Inadequate error handling in IPv6 address configuration subsystem causes
a NULL pointer dereference. An attacker with network administration
privilege could exploit this bug to cause a denial-of-service.


* Denial-of-service when initializing input device.

Large memory allocation in the input device event interface leads to a
kernel panic. A malicious device may exploit this bug to cause a
denial-of-service.


* Denial-of-service when receiving data over rxrpc protocol.

A bug in the rxrpc protocol leads to a use after free when receiving
data. An attacker may exploit this to cause a denial-of-service or
possibly escalate privilege.


* Denial-of-service when decompressing erofs filesystem.

A bug in the erofs decompressor leads to invalid memory access. An
attacker could exploit this bug to cause a denial-of-service.


* Denial-of-service when binding to an XDP socket.

A data race when binding to an XDP socket could lead to kernel memory
corruption. An attacker may exploit this bug to cause a
denial-of-service.


* Denial-of-service in RSI wifi driver on disconnect.

Inadequate error handling after a disconnection or for missing device
endpoint causes memory leak. An attacker could exploit this bug to
exhaust kernel memory and cause a denial-of-service.

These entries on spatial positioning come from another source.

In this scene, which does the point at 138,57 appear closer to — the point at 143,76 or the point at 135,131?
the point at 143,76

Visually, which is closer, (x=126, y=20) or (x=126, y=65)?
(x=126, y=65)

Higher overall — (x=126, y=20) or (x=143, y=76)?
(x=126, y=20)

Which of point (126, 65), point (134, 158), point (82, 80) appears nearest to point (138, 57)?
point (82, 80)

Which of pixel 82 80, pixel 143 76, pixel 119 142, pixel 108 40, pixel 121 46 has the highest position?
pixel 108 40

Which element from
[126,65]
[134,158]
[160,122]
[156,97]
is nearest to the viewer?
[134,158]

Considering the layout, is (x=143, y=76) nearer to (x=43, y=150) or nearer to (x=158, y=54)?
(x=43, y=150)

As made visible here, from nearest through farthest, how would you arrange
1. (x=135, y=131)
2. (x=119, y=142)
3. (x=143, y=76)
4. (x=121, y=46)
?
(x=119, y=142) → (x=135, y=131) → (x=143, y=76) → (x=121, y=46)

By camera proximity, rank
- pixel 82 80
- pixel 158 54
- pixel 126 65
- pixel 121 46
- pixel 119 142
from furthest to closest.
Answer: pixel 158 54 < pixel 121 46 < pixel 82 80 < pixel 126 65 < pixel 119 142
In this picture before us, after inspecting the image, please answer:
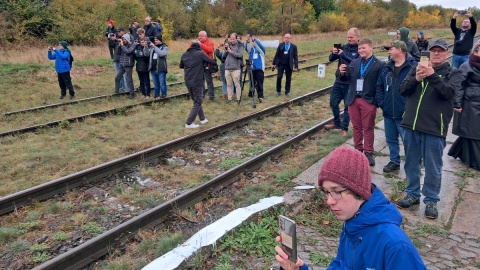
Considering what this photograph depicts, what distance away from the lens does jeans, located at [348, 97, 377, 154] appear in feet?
21.1

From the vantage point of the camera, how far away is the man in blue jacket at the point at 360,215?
186 cm

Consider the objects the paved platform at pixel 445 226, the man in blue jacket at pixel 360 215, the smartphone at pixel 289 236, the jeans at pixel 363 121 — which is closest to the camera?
the smartphone at pixel 289 236

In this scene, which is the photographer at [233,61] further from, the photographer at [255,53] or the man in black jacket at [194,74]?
the man in black jacket at [194,74]

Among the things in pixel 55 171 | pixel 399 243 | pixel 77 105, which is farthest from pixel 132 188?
pixel 77 105

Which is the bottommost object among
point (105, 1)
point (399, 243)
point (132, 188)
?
point (132, 188)

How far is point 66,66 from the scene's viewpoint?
12453 mm

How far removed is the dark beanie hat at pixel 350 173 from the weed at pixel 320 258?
2.18 m

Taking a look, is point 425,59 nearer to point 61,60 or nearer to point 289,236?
point 289,236

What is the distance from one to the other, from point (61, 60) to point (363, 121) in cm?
1001

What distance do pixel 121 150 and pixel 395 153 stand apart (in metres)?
5.20

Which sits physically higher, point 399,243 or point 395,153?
point 399,243

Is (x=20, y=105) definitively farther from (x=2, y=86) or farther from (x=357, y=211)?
(x=357, y=211)

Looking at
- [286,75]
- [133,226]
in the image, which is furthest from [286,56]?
[133,226]

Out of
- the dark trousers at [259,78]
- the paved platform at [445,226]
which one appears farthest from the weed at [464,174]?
the dark trousers at [259,78]
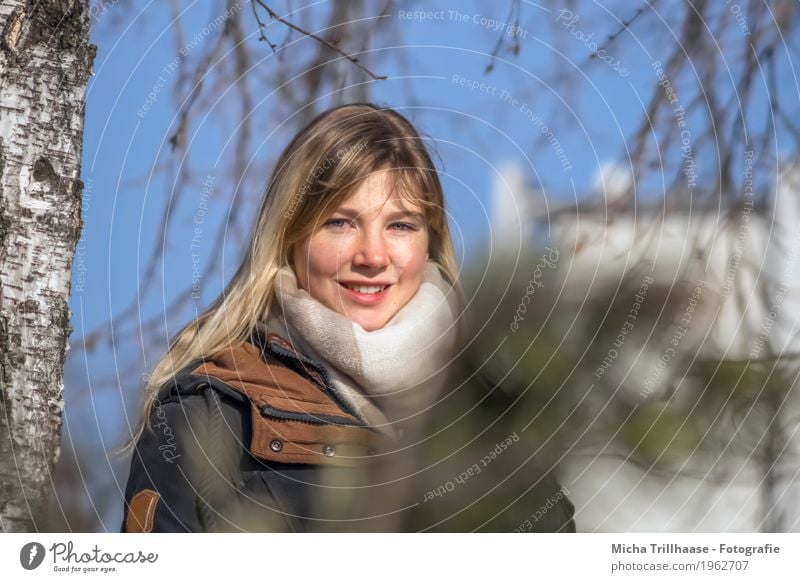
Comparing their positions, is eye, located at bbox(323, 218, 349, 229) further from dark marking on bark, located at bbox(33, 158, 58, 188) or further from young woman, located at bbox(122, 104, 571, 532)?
dark marking on bark, located at bbox(33, 158, 58, 188)

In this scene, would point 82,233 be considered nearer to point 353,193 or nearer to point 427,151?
point 353,193

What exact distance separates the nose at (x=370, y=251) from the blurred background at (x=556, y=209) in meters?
0.15

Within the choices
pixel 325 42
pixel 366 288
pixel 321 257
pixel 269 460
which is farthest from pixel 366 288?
pixel 325 42

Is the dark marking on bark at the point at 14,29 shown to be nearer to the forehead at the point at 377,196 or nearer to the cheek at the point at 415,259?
the forehead at the point at 377,196

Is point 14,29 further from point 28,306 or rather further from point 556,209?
point 556,209

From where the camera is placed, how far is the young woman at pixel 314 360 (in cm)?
191

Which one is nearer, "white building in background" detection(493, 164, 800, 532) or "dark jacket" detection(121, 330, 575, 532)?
"dark jacket" detection(121, 330, 575, 532)

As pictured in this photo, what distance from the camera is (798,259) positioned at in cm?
210

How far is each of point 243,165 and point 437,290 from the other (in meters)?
0.43

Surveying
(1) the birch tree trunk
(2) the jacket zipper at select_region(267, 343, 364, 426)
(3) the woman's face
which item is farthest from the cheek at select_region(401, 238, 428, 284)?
(1) the birch tree trunk

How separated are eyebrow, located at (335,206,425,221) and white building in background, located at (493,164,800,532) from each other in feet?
0.51

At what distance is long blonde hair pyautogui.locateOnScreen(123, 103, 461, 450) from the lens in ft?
6.35
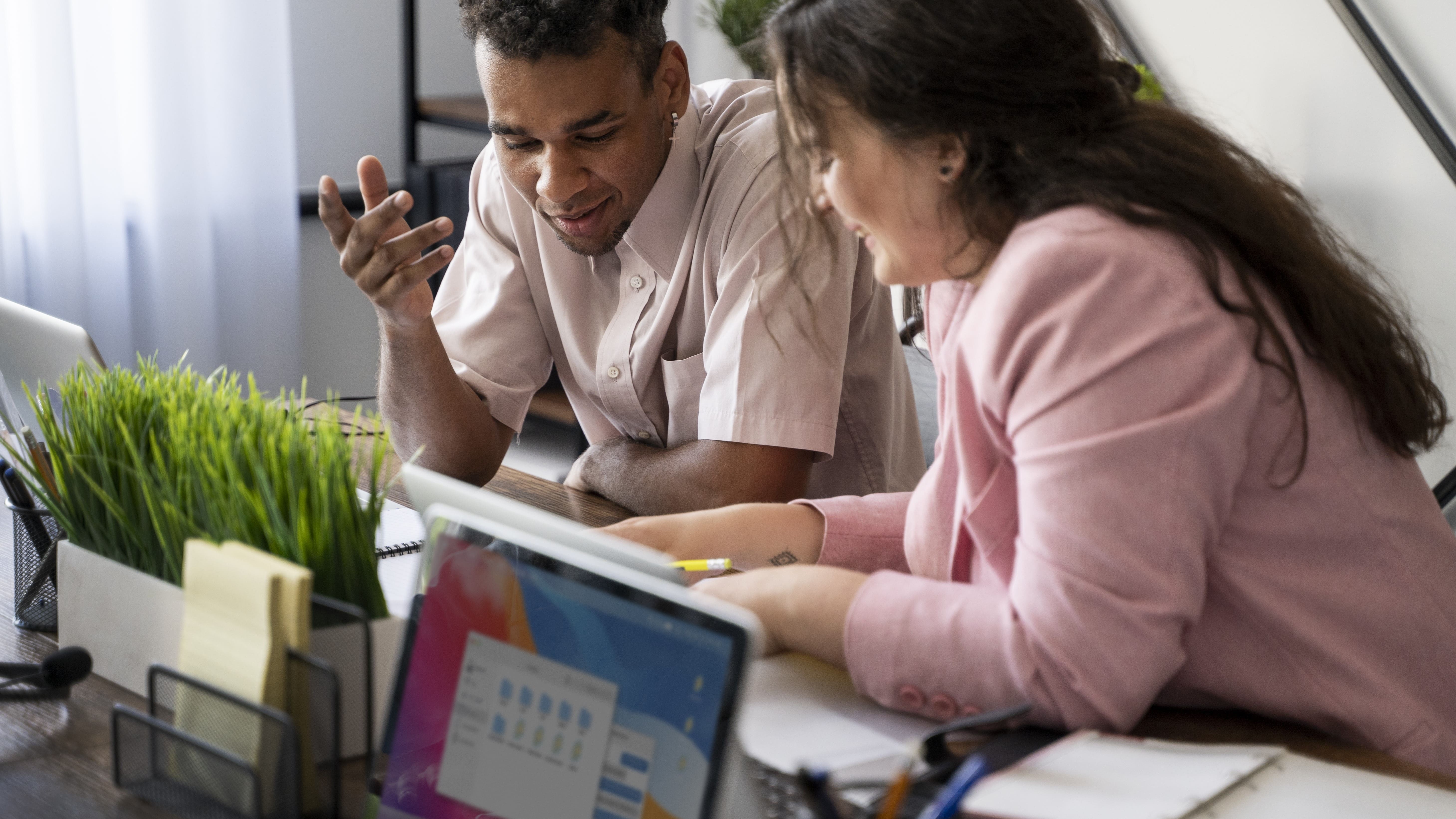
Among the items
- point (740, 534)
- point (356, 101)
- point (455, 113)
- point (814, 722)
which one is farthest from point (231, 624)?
point (356, 101)

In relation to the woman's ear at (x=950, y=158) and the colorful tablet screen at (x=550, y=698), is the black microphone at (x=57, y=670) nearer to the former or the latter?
the colorful tablet screen at (x=550, y=698)

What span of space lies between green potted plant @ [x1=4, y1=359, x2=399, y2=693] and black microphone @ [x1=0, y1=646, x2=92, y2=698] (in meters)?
0.02

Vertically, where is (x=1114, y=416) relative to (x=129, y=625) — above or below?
above

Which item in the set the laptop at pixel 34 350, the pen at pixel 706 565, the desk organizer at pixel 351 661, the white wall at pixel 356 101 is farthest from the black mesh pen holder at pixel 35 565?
the white wall at pixel 356 101

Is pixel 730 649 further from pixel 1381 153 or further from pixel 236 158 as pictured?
pixel 236 158

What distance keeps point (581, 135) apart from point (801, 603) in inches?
33.8

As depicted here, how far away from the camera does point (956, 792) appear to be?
64cm

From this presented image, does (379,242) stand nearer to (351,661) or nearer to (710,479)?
(710,479)

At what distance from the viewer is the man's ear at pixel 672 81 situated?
1682 mm

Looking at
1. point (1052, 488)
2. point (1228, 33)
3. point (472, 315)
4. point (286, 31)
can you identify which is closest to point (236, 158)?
point (286, 31)

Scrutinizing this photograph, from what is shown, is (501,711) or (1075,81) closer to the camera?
(501,711)

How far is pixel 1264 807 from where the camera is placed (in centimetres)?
75

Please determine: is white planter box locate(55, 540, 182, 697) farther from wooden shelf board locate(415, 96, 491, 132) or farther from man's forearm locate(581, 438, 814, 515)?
wooden shelf board locate(415, 96, 491, 132)

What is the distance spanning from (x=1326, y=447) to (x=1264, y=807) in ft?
0.84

* Denial-of-service during sendmsg in tipc driver.

Inadequate error handling when sendmsg on a tipc socket fails leads to
memory leak. An attacker could exploit this to exhaust kernel memory and
cause a denial-of-service.


* Denial-of-service when configuring a XDP socket.

A data race during setsockopt on a XDP socket may cause kernel memory
corruption. A local attacker could exploit this to cause a
denial-of-service.


* Denial-of-service during System V message queue operation.

Uninitialized memory access when performing msgctl syscall could lead to
undefined behavior in the kernel. An attacker may exploit this bug to
cause a denial-of-service.


* Denial-of-service when performing fsync on a btrfs filesystem.

A rename followed by an fsync in btrfs filesystem may lead to an
infinite loop. An attacker may expolit this bug to cause a
denial-of-service.


* Information leak from FPU during KVM context switch.

Failing to reload FPU state during context switch in the KVM subsystem
causes kernel state to leak into the guest. A local user may exploit
this bug to disclose privileged information.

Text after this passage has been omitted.